02-10-2010 12:18 PM - edited 03-18-2019 11:05 AM
hi,
I have a lab setup with Cisco UCM 7.0.2 and i have two phones registered to the CUCM , one SIP and one SCCP phone.
I have another 3rd party PBX with phones ringing these two phones. I want to enable SRTP and my main question is as follows:
to activate SRTP for the Cisco phones do i need to set my CUCM to mixed mode ?

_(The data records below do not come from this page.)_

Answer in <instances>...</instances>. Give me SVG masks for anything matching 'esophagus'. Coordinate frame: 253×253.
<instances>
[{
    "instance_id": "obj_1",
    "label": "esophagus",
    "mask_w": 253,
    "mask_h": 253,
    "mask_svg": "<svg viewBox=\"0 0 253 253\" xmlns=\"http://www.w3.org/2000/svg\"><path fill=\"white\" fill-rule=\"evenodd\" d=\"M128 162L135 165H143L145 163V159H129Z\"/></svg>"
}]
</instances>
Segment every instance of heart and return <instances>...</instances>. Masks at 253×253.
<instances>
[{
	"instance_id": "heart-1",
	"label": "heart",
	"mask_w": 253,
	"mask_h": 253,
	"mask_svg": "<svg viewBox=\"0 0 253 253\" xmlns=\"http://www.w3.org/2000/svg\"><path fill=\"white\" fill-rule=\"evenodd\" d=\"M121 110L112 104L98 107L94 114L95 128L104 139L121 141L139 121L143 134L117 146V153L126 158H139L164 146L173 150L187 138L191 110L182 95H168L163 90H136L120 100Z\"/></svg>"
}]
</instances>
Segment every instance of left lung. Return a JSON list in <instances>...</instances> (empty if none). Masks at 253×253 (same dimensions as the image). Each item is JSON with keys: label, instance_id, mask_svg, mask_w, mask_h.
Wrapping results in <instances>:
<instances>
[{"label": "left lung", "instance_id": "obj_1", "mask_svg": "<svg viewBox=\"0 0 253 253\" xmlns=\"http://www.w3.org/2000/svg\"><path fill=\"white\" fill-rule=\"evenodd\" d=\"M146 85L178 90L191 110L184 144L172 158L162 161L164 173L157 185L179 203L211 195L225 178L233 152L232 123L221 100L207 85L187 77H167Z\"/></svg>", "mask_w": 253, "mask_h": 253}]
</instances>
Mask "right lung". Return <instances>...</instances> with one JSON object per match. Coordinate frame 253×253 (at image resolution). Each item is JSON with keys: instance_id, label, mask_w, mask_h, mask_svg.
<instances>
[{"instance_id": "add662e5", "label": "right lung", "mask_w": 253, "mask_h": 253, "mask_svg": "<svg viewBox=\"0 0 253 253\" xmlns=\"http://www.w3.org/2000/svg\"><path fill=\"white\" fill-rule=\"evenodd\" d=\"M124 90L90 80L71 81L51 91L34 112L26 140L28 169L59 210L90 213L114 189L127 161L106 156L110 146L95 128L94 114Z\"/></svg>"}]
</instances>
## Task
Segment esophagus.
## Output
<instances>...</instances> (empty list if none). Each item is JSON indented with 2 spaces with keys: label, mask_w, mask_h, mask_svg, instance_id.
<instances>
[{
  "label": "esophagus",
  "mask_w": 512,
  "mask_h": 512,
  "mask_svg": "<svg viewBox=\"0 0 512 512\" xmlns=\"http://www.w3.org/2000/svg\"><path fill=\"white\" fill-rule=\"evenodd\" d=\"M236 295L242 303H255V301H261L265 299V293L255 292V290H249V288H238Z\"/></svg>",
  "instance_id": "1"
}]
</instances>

Both Cisco phones have MIC certs installed on them and looking at the settings on the phones it looks like the phones
are in non-secure mode. I used CTL client to see could i change the CUCM to mixed mode but i get a response saying i need
a security token.
/Tom
02-10-2010 12:28 PM
You need 2 security tokens for that, if you don't have them it's impossible to enable encryption.
http://www.cisco.com/en/US/docs/voice_ip_comm/cucm/security/7_1_2/secugd/secuauth.html
Before you configure the Cisco CTL Client, verify that you activated the Cisco CTL Provider service and the Cisco Certificate Authority Proxy Function service in Cisco Unified Serviceability. Obtain at least two security tokens; the Cisco certificate authority issues these security tokens. The security tokens must come from Cisco. You will insert the tokens one at a time into the USB port on the server/workstation. If you do not have a USB port on the server, you may use a USB PCI card.
HTH
java
If this helps, please rate
www.cisco.com/go/pdihelpdesk
02-11-2010 01:15 AM
thanks for the speedy response Java
I have one more question to clarify more for me.
I understand now that i need two Security Tokens to enable mixed mode for the CUCM.
Is it neccesary to put LSC certs onto the phone also for SRTP or should the MIC certs suffice ?
10-25-2012 07:20 AM
Is is possible to use security tokens in vmware environment installation refers to the CUCM 9.0?
10-25-2012 07:27 AM
I think you can use the same CTL for vmware cobsider the usb will be connected to the admin pc with the ctl client software not the server itself.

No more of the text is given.